Prior to the 2002 amendments of the LRA, a commissioner could only award costs if a party acted ‘frivolously and vexatiously’. The 2002 amendments – obviously in the hope that this would encourage costs award, took away the onus for the party applying for costs to show cause, and gave the commissioner the power to make an award “according to the requirements of law and fairness”.
It seems as if commissioners award cost in around 0.6% – 0.7% of cases, which bears little relationship to the extent of abuse of the system. Where costs are awarded however, it is not a one way street. Two thirds of the award go against the employees, but one third of the awards are against employers – which shows that their behaviour must have been outrageous in the extreme.
Anecdotally, it does appear as if the ‘ag shame’ syndrome operates in costs awards. Many commissioners feel that it is unfair to award costs against someone who has already lost their job – or is poor in the first place – but this is way beyond the jurisdiction of the commissioner in the first place. The law must take its course.
So, what you need to be doing, is arguing for costs as vigorously as you possibly can.

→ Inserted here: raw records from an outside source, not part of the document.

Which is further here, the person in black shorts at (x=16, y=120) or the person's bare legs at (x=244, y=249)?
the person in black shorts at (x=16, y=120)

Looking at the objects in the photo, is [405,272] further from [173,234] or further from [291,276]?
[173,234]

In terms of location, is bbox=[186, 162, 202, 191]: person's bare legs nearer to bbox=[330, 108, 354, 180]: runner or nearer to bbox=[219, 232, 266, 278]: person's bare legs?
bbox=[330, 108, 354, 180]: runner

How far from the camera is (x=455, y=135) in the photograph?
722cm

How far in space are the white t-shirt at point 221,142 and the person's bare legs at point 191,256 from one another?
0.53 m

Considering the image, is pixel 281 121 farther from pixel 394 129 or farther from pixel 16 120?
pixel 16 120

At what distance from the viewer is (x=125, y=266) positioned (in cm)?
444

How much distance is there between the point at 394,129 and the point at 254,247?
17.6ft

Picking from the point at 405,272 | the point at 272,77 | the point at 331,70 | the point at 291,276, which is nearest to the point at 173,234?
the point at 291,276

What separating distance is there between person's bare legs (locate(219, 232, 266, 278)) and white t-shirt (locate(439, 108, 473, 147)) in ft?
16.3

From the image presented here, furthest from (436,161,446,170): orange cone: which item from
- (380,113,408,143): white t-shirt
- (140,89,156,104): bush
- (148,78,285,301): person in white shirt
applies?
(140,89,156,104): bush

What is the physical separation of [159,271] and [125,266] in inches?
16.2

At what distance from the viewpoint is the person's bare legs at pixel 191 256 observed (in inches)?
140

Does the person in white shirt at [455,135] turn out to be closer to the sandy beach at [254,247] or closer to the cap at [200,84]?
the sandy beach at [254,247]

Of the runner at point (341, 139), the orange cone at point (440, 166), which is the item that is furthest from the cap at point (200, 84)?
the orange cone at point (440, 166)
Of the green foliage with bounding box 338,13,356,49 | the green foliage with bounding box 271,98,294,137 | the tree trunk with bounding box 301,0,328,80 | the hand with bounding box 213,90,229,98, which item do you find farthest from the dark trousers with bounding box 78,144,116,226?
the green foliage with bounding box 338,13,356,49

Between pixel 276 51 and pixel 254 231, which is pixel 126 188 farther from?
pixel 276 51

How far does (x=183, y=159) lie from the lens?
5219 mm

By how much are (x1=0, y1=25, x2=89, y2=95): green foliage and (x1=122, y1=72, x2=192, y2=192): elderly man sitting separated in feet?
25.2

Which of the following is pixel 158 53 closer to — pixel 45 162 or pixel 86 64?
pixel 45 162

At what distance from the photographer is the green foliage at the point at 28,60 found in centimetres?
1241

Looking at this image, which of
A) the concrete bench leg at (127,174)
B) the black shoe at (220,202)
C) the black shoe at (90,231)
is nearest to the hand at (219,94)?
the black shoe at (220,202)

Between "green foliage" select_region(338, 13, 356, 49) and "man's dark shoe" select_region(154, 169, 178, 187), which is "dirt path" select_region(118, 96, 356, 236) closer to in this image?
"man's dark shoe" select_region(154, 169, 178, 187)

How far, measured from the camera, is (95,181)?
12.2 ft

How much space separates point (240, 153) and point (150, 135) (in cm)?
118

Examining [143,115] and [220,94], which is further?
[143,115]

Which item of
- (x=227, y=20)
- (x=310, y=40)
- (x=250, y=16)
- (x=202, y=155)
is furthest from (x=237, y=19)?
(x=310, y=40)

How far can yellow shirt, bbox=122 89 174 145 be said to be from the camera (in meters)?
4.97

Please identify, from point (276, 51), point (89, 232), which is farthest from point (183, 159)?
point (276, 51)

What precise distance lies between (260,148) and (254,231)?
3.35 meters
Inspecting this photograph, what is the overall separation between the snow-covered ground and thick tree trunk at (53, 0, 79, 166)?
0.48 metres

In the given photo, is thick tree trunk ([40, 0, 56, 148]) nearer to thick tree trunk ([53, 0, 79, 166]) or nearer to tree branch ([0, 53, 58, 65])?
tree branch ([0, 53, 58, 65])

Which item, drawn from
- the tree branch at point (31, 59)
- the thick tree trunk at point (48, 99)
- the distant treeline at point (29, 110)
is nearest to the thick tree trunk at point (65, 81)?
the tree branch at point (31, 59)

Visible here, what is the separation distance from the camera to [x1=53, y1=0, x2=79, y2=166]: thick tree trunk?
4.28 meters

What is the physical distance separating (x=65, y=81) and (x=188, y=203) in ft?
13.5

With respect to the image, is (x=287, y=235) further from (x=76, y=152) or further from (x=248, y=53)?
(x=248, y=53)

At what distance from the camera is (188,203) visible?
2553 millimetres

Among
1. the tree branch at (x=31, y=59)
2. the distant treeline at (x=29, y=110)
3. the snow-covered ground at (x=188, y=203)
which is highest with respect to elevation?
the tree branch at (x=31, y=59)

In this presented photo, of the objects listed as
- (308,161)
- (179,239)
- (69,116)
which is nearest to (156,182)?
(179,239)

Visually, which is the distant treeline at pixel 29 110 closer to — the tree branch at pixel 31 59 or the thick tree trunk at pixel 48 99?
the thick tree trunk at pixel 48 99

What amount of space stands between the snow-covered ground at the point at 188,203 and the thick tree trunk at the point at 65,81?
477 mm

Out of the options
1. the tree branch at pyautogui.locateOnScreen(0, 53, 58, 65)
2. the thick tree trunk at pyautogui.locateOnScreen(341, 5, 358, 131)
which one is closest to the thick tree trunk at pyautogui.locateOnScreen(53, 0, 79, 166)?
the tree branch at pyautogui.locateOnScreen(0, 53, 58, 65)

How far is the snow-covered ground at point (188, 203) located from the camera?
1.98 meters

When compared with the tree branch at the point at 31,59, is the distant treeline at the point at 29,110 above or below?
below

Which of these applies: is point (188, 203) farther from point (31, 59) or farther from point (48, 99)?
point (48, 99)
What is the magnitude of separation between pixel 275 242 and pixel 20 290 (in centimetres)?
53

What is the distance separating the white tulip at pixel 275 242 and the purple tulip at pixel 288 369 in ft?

In the meanwhile, just for the sake of entertainment, here is a extract from one case, where the commissioner did award costs.
Can you guess who it was ………?
I therefore have no hesitation whatsoever, on the evidence and argument presented to me, in finding for the Company, and dismissing the unions application.
However, the Company requested that I consider a costs award against the Union, not only because they alleged that the referral was vexatious, but also, due to the manner in which the union parties conducted themselves.
Section 138(10) of the LRA provides that the Commissioner may make an order as to the payments of costs according to the “requirements of law and fairness”.
Having considered the request in the light of the circumstances, I have decided that in this case a costs order is appropriate. I have done so for reasons set down beneath, although I do not intend to canvass the behaviour of Mr. Mthembu exhaustively.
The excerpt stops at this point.